> [Aim] Pick up the mailing-list thread about the btrfs RAID stripe tree patch right after its last line and keep writing.

> [Selected extract]
---
Yeah it's fine in the way it is currently, but if anything changes in the future
we're going to figure it out and be super sad we didn't just handle it right in
the first place.  Thanks,

Josef
Josef Bacik July 1, 2024, 8:37 p.m. UTC | #4
On Mon, Jul 01, 2024 at 12:25:15PM +0200, Johannes Thumshirn wrote:
> From: Johannes Thumshirn <johannes.thumshirn@wdc.com>
> 
> If we can't insert a stripe extent in the RAID stripe tree, because
> the key that points to the specific position in the stripe tree is
> already existing, we have to remove the item and then replace it by a
> new item.
> 
> This can happen for example on device replace operations.
> 
> Signed-off-by: Johannes Thumshirn <johannes.thumshirn@wdc.com>
> ---
>  fs/btrfs/raid-stripe-tree.c | 34 ++++++++++++++++++++++++++++++++++
>  1 file changed, 34 insertions(+)
> 
> diff --git a/fs/btrfs/raid-stripe-tree.c b/fs/btrfs/raid-stripe-tree.c
> index e6f7a234b8f6..3020820dd6e2 100644
> --- a/fs/btrfs/raid-stripe-tree.c
> +++ b/fs/btrfs/raid-stripe-tree.c
> @@ -73,6 +73,37 @@ int btrfs_delete_raid_extent(struct btrfs_trans_handle *trans, u64 start, u64 le
>  	return ret;
>  }
>  
> +static int replace_raid_extent_item(struct btrfs_trans_handle *trans,
> +				    struct btrfs_key *key,
> +				    struct btrfs_stripe_extent *stripe_extent,
> +				    const size_t item_size)
> +{
> +	struct btrfs_fs_info *fs_info = trans->fs_info;
> +	struct btrfs_root *stripe_root = fs_info->stripe_root;
> +	struct btrfs_path *path;
> +	int ret;
> +
> +	path = btrfs_alloc_path();
> +	if (!path)
---
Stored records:
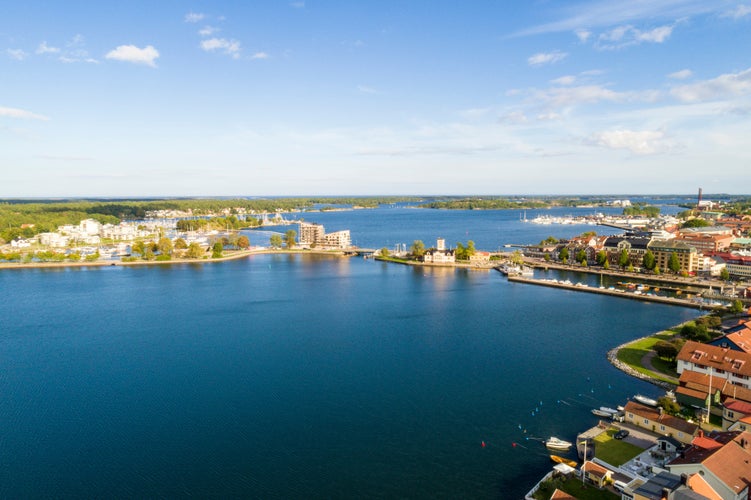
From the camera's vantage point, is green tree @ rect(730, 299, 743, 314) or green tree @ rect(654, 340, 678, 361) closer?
green tree @ rect(654, 340, 678, 361)

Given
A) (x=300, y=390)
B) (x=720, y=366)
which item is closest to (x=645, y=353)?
(x=720, y=366)

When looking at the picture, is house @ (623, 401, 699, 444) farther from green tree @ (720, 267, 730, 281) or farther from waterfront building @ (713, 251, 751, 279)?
waterfront building @ (713, 251, 751, 279)

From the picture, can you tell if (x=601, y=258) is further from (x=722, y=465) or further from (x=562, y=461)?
(x=722, y=465)

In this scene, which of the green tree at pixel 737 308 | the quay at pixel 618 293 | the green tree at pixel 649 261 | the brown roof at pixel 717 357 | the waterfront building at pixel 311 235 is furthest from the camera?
the waterfront building at pixel 311 235

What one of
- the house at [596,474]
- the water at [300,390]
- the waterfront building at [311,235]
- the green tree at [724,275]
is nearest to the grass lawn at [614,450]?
the house at [596,474]

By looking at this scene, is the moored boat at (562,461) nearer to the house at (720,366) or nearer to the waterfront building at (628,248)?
the house at (720,366)

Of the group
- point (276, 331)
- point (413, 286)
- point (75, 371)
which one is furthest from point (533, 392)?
point (413, 286)

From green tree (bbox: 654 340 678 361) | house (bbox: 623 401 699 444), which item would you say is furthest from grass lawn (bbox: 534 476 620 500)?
green tree (bbox: 654 340 678 361)

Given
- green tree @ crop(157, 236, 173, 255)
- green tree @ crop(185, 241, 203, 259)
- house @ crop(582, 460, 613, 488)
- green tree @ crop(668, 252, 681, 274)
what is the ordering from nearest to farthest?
house @ crop(582, 460, 613, 488), green tree @ crop(668, 252, 681, 274), green tree @ crop(185, 241, 203, 259), green tree @ crop(157, 236, 173, 255)
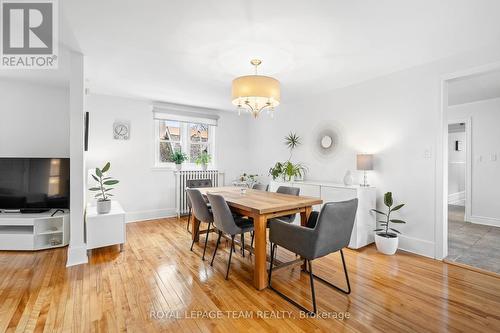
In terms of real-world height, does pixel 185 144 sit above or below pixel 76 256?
above

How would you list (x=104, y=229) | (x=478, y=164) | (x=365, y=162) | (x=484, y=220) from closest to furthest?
1. (x=104, y=229)
2. (x=365, y=162)
3. (x=484, y=220)
4. (x=478, y=164)

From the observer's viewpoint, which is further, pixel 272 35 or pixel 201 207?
pixel 201 207

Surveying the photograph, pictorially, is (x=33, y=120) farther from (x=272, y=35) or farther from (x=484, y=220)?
(x=484, y=220)

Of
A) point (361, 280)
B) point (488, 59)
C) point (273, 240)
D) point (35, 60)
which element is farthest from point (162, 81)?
point (488, 59)

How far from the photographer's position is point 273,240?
7.08 ft

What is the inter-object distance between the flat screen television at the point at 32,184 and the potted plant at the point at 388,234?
4240mm

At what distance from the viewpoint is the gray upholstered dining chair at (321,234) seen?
1.81m

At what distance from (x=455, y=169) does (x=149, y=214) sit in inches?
311

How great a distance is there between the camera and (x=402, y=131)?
3.15 metres

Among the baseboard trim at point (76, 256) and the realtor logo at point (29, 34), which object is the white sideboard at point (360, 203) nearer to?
the baseboard trim at point (76, 256)

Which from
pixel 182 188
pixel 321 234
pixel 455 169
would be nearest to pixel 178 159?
pixel 182 188

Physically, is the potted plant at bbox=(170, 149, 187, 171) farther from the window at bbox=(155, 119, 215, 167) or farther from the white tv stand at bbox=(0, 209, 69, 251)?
the white tv stand at bbox=(0, 209, 69, 251)

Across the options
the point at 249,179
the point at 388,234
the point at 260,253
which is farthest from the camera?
the point at 249,179

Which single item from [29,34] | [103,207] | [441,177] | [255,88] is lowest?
[103,207]
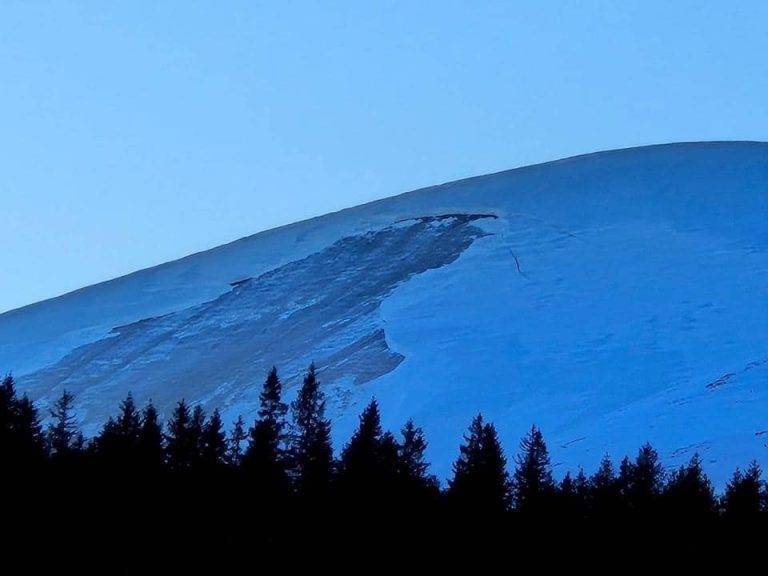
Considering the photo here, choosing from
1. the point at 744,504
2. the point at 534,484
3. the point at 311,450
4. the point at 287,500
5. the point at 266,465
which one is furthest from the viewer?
the point at 311,450

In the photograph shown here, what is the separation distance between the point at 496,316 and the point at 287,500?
11.1m

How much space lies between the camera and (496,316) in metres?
24.2

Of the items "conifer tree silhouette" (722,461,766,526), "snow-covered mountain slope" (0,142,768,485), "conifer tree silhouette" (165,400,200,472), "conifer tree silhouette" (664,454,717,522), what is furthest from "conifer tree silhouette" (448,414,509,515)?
"snow-covered mountain slope" (0,142,768,485)

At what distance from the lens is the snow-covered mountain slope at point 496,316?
20391mm

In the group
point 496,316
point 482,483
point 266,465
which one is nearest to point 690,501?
point 482,483

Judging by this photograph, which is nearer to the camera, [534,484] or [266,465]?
[266,465]

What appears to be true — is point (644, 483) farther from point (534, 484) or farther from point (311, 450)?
point (311, 450)

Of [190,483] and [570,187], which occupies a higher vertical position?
[570,187]

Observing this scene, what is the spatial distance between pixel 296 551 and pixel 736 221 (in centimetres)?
1622

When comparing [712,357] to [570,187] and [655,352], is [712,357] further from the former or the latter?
[570,187]

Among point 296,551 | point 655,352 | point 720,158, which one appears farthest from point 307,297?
point 296,551

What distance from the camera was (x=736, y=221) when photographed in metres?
26.1

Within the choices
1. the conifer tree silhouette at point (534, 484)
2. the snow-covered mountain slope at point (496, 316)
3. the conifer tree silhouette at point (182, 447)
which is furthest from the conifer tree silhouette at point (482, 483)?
the snow-covered mountain slope at point (496, 316)

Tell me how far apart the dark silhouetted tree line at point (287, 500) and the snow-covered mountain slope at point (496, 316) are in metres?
4.27
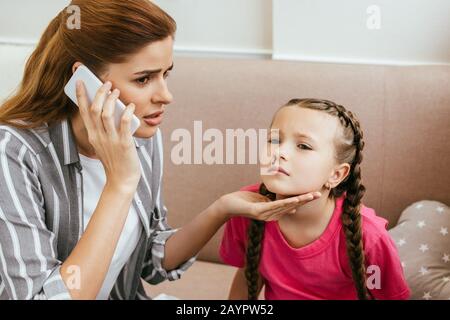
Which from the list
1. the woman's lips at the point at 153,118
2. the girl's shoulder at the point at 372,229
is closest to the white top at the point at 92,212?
the woman's lips at the point at 153,118

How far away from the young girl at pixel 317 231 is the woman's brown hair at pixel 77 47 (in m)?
0.21

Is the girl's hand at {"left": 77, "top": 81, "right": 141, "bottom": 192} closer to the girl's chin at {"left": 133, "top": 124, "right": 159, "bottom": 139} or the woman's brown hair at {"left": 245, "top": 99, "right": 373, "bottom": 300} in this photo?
the girl's chin at {"left": 133, "top": 124, "right": 159, "bottom": 139}

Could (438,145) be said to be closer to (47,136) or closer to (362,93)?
(362,93)

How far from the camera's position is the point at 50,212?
716 mm

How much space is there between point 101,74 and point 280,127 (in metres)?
0.23

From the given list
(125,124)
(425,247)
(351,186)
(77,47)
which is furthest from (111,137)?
(425,247)

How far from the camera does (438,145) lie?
782 millimetres

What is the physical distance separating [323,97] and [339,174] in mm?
122

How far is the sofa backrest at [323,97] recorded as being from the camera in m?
0.79

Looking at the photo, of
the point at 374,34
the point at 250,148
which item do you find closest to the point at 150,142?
the point at 250,148

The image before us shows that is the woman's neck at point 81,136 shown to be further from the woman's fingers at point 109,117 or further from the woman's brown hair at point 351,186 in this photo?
the woman's brown hair at point 351,186

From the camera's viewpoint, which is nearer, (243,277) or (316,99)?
(316,99)

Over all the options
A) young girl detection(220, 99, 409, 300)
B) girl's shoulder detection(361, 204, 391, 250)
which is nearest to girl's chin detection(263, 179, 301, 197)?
young girl detection(220, 99, 409, 300)

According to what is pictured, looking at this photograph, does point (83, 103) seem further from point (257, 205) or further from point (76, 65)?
point (257, 205)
---
> [In response]
> +		return -ENOMEM;
> +
> +	ret = btrfs_search_slot(trans, stripe_root, key, path, -1, 1);
> +	if (ret)
> +		goto err;
> +
> +	ret = btrfs_del_item(trans, stripe_root, path);
> +	if (ret)
> +		goto err;
> +
> +	btrfs_free_path(path);
> +
> +	return btrfs_insert_item(trans, stripe_root, key, stripe_extent,
> +				 item_size);
> + err:
> +	btrfs_free_path(path);
> +	return ret;
> +}
> +
>  static int btrfs_insert_one_raid_extent(struct btrfs_trans_handle *trans,
>  					struct btrfs_io_context *bioc)
>  {
> @@ -112,6 +143,9 @@ static int btrfs_insert_one_raid_extent(struct btrfs_trans_handle *trans,
>  
>  	ret = btrfs_insert_item(trans, stripe_root, &stripe_key, stripe_extent,
>  				item_size);
> +	if (ret == -EEXIST)
> +		ret = replace_raid_extent_item(trans, &stripe_key,
> +					       stripe_extent, item_size);

I had another thought, how often is this particular thing happening?  Bec ause
we're doing 3 path allocations here in the worst case.  If it happens more than
say 10% of the time then we need to allocate a path once in
btrfs_insert_one_raid_extent(), do the insert, and if it fails re-use that path
to do the delete and insert the new one.  Thanks,

Josef
Johannes Thumshirn July 2, 2024, 5:41 a.m. UTC | #5
On 01.07.24 22:37, Josef Bacik wrote:
>> +	if (ret == -EEXIST)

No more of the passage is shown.